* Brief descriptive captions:
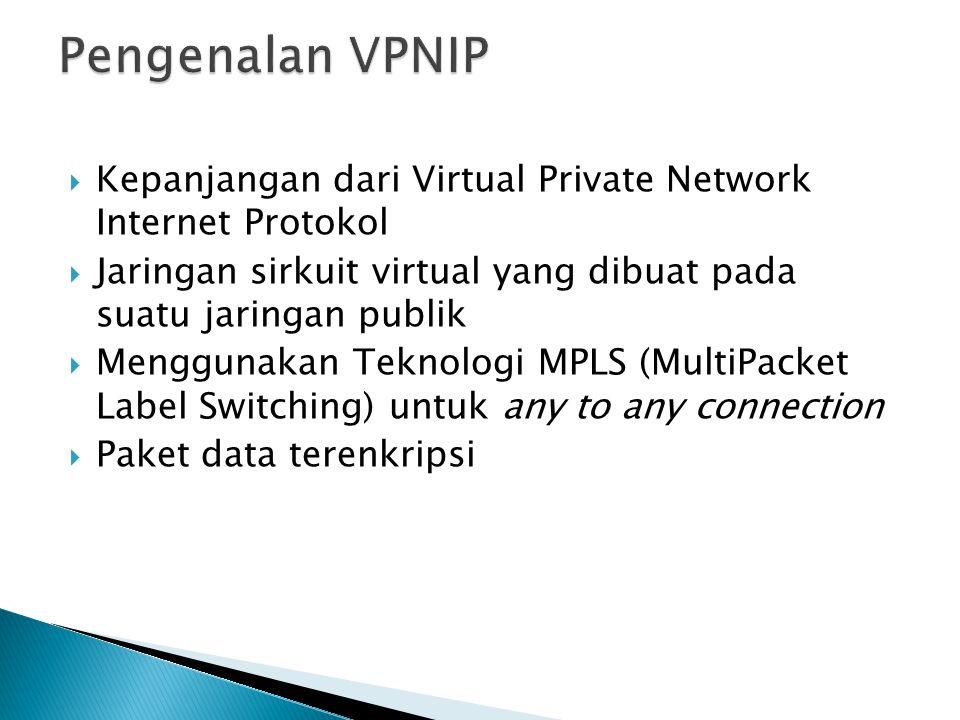  Kepanjangan dari Virtual Private Network Internet Protokol  Jaringan sirkuit virtual yang dibuat pada suatu jaringan publik  Menggunakan Teknologi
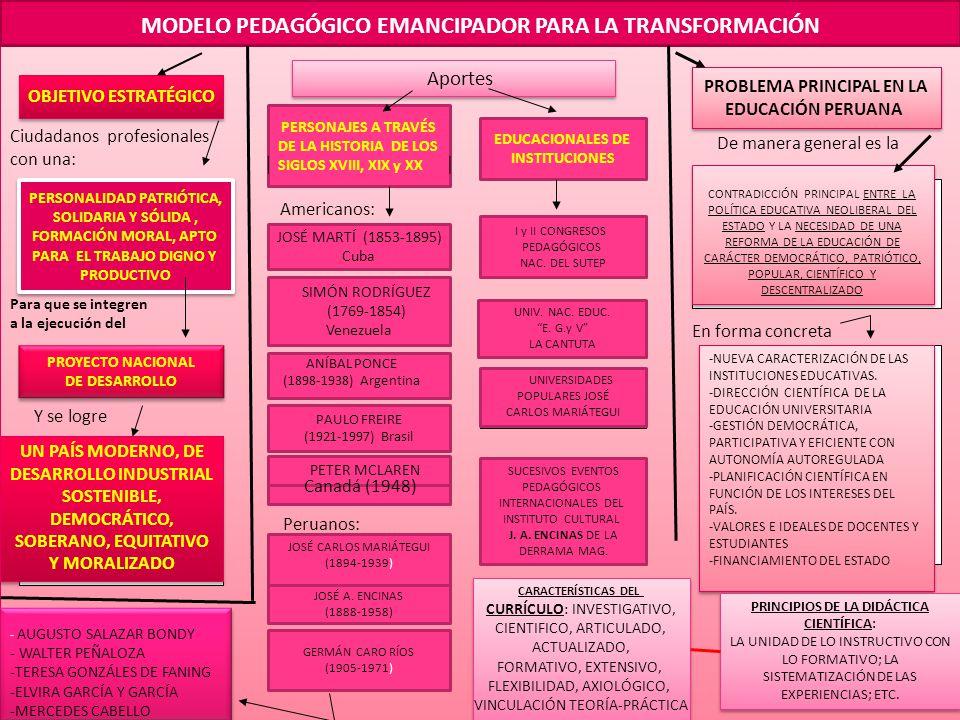 MODELO PEDAGÓGICO EMANCIPADOR PARA LA TRANSFORMACIÓN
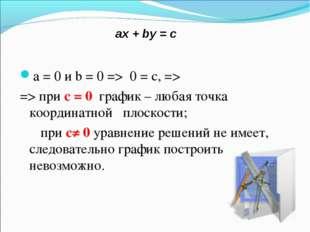 aх + by = c а = 0 и b = 0 => 0 = c, => => при с = 0 график – любая точка коор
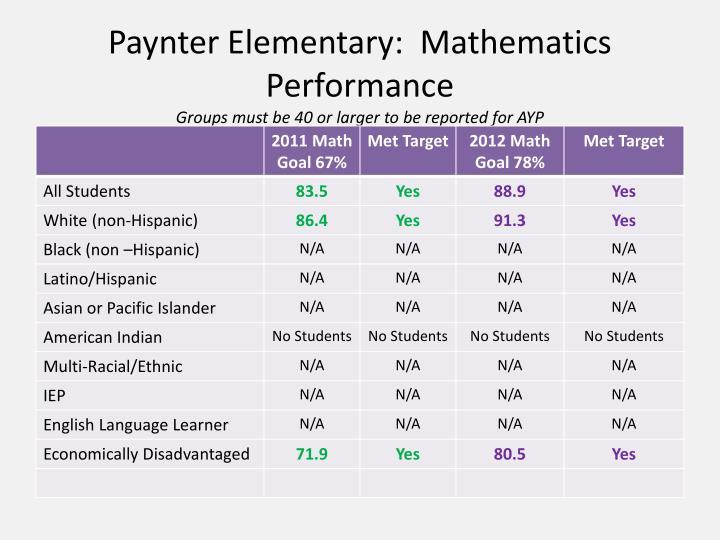 Paynter Elementary:  Mathematics Performance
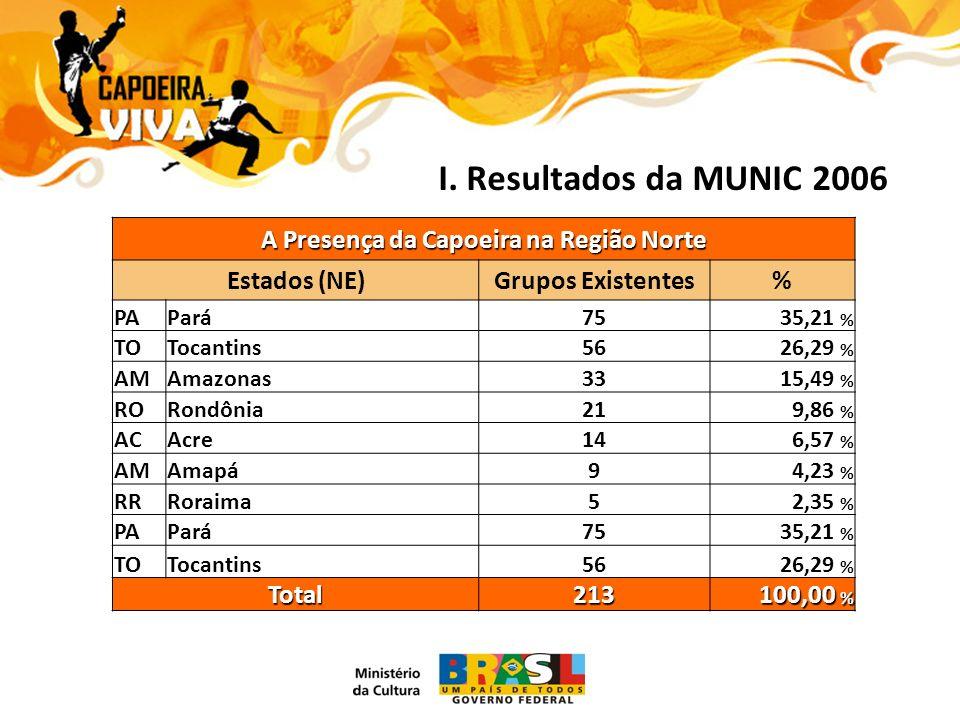 I. Resultados da MUNIC 2006 A Presença da Capoeira na Região Norte Estados (NE)Grupos Existentes% PAPará7535,21 % TOTocantins5626,29 % AMAmazonas3315,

* EXERCISE REQUIREMENTS:
No pictures belong in the copy; output every record exactly.

* RESPONSE TO THIS TASK:
  Kepanjangan dari Virtual Private Network Internet Protokol  Jaringan sirkuit virtual yang dibuat pada suatu jaringan publik  Menggunakan Teknologi
 MODELO PEDAGÓGICO EMANCIPADOR PARA LA TRANSFORMACIÓN
 aх + by = c а = 0 и b = 0 => 0 = c, => => при с = 0 график – любая точка коор
 Paynter Elementary:  Mathematics Performance
 I. Resultados da MUNIC 2006 A Presença da Capoeira na Região Norte Estados (NE)Grupos Existentes% PAPará7535,21 % TOTocantins5626,29 % AMAmazonas3315,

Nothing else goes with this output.